There are many different tests for meniscus lesions; the following are the most accurate and commonly performed tests. Most clinicians are aware of non-weight-bearing tests to detect meniscus tears, but there are newer weight-bearing tests. Therefore, meniscus tests can be categorized into non-weight-bearing tests such as joint-line tenderness, McMurray's test, and Apley's test; as well as newer weight-bearing tests such as Thessaly's test and Ege's test.

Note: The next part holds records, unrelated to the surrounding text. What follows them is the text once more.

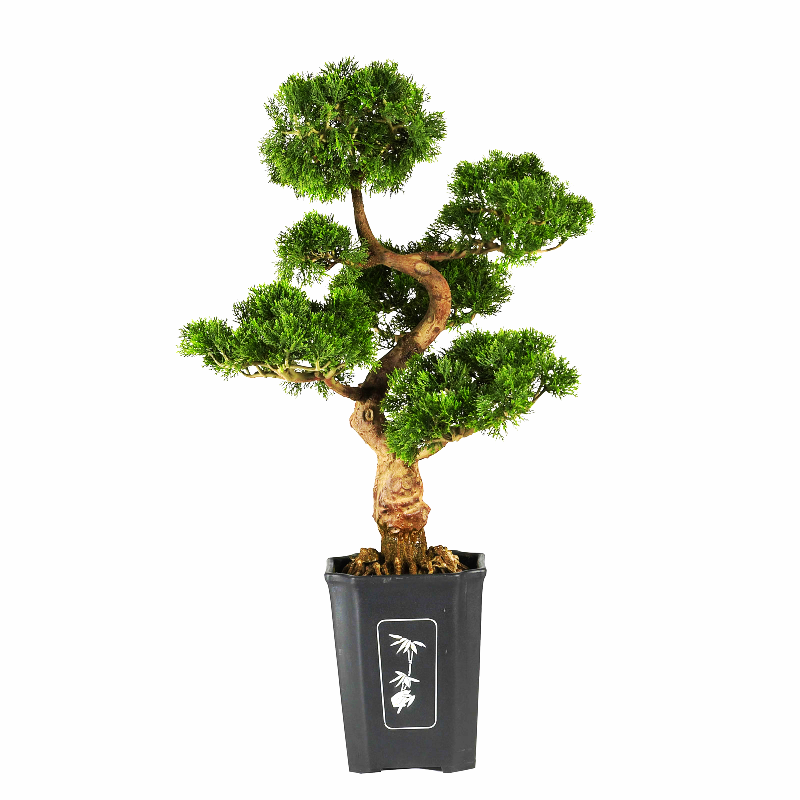 "Primary image for Cedar Bonsai 36"" Silk Plant"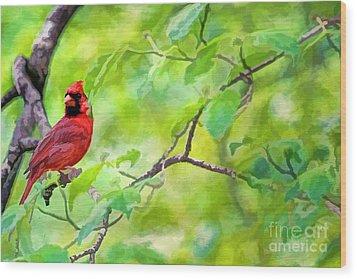 Spring Cardinal Wood Print by Darren Fisher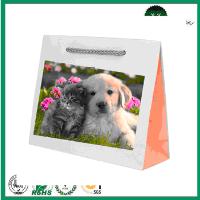 wholesale luxury paper shopping bag&folded shopping paper bag&custom printed paper bag
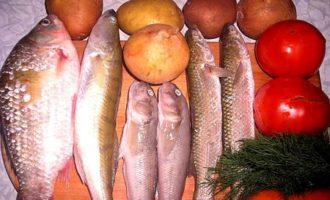 Уха из 4х видов рыб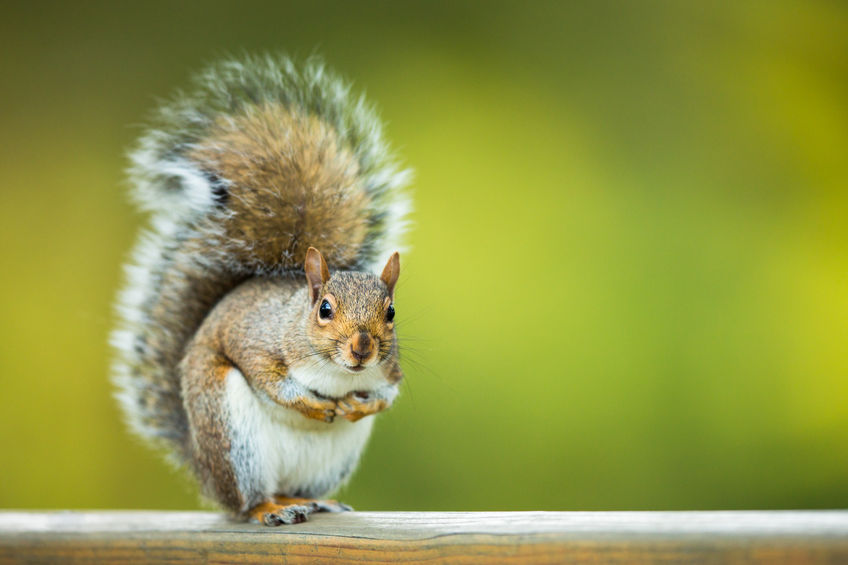 Squirrel Removal CT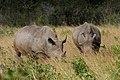 White Rhinoceros (2875199402).jpg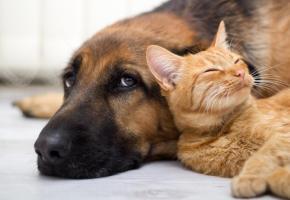 L'association genevoise recueille environ 300 chiens et 600 chats chaque année dans son refuge de Bernex. 123RF/PETAR DOJKIC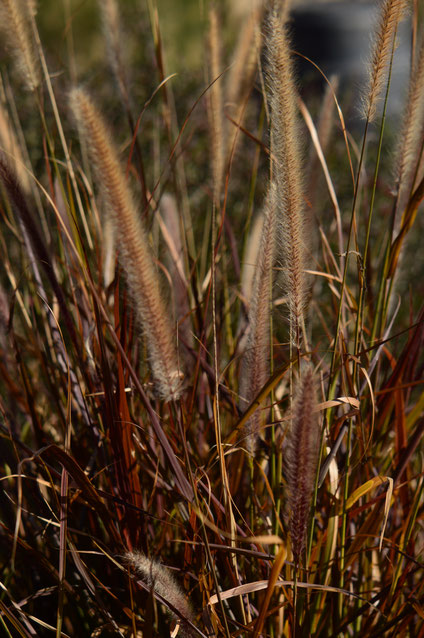 small sunny garden, desert garden, pennisetum, ornamental grass, rubrum, amy myers, photography, january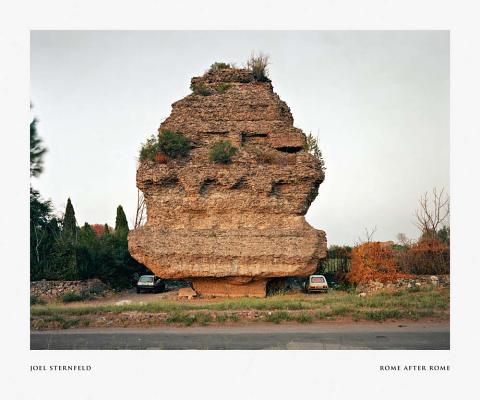 Joel Sternfeld: Rome After Rome Cover Image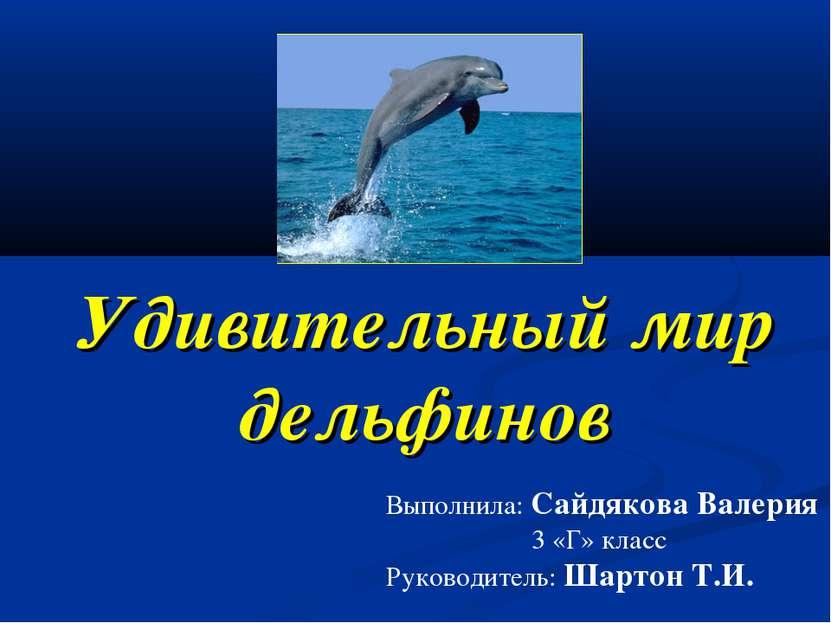 Удивительный мир дельфинов Выполнила: Сайдякова Валерия 3 «Г» класс Руководит...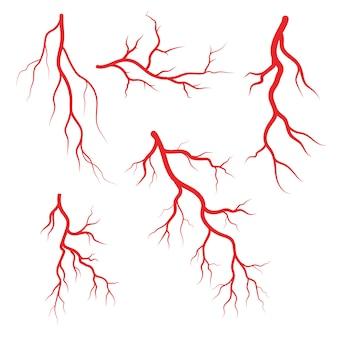 Ilustração de veias e artérias humanas
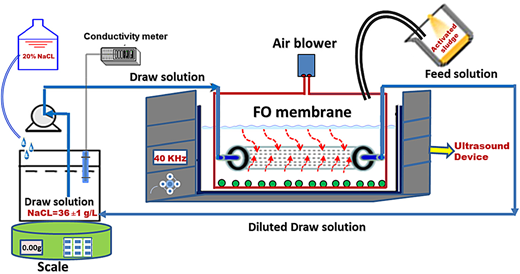 Schematic illustration of the sludge thickening ultrasound/FO system.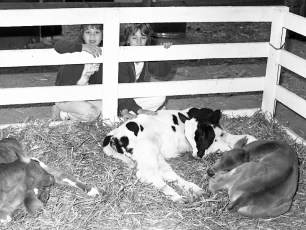4-H moments at the Columbia County Fair 1976 (4)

Generally speaking, meniscus tests are less accurate with acute injuries, concomitant ligamentous injuries or degenerative lesions.12 It is generally recognized that while individual tests in isolation may not be helpful, using multiple tests will improve diagnostic accuracy.8

Joint-line palpation for tenderness is not pathognomonic for a meniscus tear and according to a systematic review and meta-analysis by Hegedus, et al., (2007) has a pooled sensitivity of 63.3 percent and a pooled specificity of 77.4 percent.14 Individual studies show a sensitivity ranging from 27-93 percent and specificity ranging from 13-96 percent.15 There is a higher sensitivity and specificity for lateral meniscus tears.8

Palpation of the medial meniscus is enhanced with knee flexion and internal tibial rotation, and for the lateral meniscus with knee flexion and external tibial rotation.8 Joint-line palpation is not sensitive or specific in the presence of an ACL injury.8 Joint-line tenderness is also found in patients with knee osteoarthritis.

McMurray's Test

McMurray's test is the most commonly performed meniscus test.8 For this test, the knee is fully flexed with the foot held by grasping the heel and then turning the leg into internal rotation to test the lateral meniscus or external rotation to test the medial meniscus and then extending the knee.15 The criteria for a positive test varies from pain to a palpable or audible thud.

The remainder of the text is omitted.